The next day, the Rio Cañas road trip was followed by the visit of guest speaker, Lcdo. Eduardo Villanueva, former professor at the Eugenio María de Hostos Law School in Mayagüez, to EING 6005 to discuss the significant contributions of de Hostos to educational philosophy and the important ways in which teachers might contribute to recovering his often forgotten legacy in Puerto Rico.
Backtracking somewhat, on February 8th, I attended the Blogfesor@s conference at the Holiday Inn in Mayagüez, adding a number of valuable blogspots to my “favorites” in the process and finally setting up various RSS feeds, a practice Prof. Leo Flores has frequently encouraged us to adopt to ease congestion (and frequent tapones) in our constant traveling of the Internet. In that month, I was also honored to participate in two of the presentations in the guest speaker research series – including that of Dr. Cathy Mazak – coordinated by Dr. Jocelyn Géliga Vargas as a component of her research methods course for graduate students.
In relation to issues of research, I also submitted a research release time proposal for the upcoming Fall 2008 semester, “Cultivating New Literacies in Schools and Communities: An Interdisciplinary Study of Language, Science, Social Studies, and Technology in Rural Puerto Rico” and my proposal for AAACS, “The Production of Digital Narratives in Rural Puerto Rico: Technological Panoramas, Prospects, and Im/Possibilities in “English” Education” was accepted for presentation in March in New York City. With a cohort of former colleagues and peers from Teachers College, Columbia University, I will also be presenting “Writing Contingently: Negotiating Intersubjective Curriculum Narratives as Autobiographical Text” and “(Dis)Located Narratives: Membraneous Lines of Autobiographical Narrative and Transnational Inquiry” at AAACS and the American Educational Research Association (AERA) respectively (these two conferences always conveniently overlap, so if any of you are interested in maximizing those travel fund requests…).
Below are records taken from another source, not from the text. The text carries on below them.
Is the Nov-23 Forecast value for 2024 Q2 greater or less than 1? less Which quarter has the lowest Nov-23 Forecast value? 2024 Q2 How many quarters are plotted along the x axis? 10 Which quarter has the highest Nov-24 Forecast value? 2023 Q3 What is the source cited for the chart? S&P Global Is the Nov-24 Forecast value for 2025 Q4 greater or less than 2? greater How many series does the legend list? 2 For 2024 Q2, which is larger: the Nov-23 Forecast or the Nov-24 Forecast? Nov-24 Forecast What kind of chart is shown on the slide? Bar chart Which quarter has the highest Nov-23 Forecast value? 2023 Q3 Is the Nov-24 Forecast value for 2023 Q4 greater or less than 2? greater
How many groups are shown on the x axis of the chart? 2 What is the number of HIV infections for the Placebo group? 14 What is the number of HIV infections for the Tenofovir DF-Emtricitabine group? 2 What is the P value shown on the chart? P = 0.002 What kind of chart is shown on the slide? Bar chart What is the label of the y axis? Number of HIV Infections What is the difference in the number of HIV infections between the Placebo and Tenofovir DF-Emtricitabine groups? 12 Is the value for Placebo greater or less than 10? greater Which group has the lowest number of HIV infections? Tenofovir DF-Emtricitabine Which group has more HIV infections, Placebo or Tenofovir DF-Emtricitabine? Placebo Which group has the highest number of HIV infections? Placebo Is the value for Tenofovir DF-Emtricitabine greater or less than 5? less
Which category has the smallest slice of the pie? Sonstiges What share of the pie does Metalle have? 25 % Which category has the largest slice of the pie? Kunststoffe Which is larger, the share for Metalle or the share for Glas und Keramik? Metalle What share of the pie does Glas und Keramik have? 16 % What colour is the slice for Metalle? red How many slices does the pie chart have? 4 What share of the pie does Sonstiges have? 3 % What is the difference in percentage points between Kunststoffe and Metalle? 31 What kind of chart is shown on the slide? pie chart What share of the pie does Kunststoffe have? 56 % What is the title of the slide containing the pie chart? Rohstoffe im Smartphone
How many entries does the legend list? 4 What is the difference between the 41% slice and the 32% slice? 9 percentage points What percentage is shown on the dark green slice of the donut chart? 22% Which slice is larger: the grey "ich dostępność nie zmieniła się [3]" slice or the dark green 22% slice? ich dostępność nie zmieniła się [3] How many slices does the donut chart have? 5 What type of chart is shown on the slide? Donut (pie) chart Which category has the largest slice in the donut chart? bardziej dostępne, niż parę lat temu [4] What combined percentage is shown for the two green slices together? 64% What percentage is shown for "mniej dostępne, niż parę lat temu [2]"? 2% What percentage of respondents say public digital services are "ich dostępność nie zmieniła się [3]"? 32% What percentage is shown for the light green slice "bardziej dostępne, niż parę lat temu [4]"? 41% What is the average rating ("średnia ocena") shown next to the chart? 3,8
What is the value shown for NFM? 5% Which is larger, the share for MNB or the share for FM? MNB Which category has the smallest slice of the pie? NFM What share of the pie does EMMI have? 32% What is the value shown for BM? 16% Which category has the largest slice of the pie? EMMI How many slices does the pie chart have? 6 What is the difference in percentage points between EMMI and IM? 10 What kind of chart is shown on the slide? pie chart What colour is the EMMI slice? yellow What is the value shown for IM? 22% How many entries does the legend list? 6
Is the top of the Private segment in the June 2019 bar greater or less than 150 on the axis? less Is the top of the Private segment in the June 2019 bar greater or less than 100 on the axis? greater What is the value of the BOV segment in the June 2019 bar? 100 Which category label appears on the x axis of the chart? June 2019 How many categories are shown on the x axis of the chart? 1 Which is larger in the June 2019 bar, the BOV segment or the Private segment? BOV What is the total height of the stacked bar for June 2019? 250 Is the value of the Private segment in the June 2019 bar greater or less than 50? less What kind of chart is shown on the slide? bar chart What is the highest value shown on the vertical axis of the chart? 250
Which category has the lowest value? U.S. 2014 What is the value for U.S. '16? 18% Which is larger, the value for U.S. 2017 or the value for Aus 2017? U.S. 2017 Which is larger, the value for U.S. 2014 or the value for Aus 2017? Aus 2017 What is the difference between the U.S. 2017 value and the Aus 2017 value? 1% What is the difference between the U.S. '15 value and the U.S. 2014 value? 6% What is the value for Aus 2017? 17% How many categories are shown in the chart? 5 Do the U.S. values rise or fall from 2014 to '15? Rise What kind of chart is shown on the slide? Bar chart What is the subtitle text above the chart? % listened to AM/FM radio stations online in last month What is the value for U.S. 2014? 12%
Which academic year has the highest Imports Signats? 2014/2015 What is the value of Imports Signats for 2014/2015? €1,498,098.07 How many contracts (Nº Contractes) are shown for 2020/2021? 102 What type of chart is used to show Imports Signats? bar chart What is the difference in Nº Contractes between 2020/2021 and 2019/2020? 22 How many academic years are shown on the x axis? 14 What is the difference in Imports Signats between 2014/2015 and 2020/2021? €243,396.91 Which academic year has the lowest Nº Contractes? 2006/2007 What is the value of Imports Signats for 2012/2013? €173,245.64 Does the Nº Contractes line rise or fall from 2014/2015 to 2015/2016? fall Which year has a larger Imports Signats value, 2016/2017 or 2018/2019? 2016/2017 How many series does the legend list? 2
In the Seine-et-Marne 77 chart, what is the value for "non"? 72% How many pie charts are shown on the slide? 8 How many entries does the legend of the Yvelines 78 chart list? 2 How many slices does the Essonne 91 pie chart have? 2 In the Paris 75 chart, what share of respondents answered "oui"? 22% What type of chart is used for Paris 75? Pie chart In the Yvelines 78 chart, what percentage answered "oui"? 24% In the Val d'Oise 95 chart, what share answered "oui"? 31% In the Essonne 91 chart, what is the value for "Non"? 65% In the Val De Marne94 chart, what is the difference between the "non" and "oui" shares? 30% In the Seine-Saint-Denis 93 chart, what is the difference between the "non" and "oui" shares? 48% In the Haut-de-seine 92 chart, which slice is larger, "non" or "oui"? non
…And back to issues of teaching, on January 10th, as Course Coordinator for INGL 3103/3104, I joined our committee members in welcoming four new graduate students and teaching assistants to our ranks: Emily Aguilo, Judy Flores, Nora Falvey, and Robert Haithcock. At our next meeting, it was my pleasure to invite guest speaker, Dr. Darnyd Ortiz, to conduct a workshop on “Using Drama as a Resource in the Classroom”. Darnyd promptly propelled everyone on to the stage of Chardón’s Teatrito, engaged us in a number of warm up activities, then put TAs, Wi Hong Ng and María Quintero, to the test with some improvisational acting (both met the challenge with great effect, much to the amusement of the audience). Blanca Doreste and Monica Ng then amused us immensely with their oral rendition of the short play Sure Thing by David Ives. Warm thanks to Darnyd who inspired a number of subsequent lesson plans, including those of new graduate student, Judy Flores, whose 3104 students enthusiastically acted out Oedipus the King in the following week, and my own, who similarly acted out portions of Act I, Scene II of Othello. 3104 faculty and TAs also recently submitted their pre-assessment documents documenting students’ strengths and weaknesses in relation to MLA documentation. Post assessment will occur shortly with students’ research-based essays.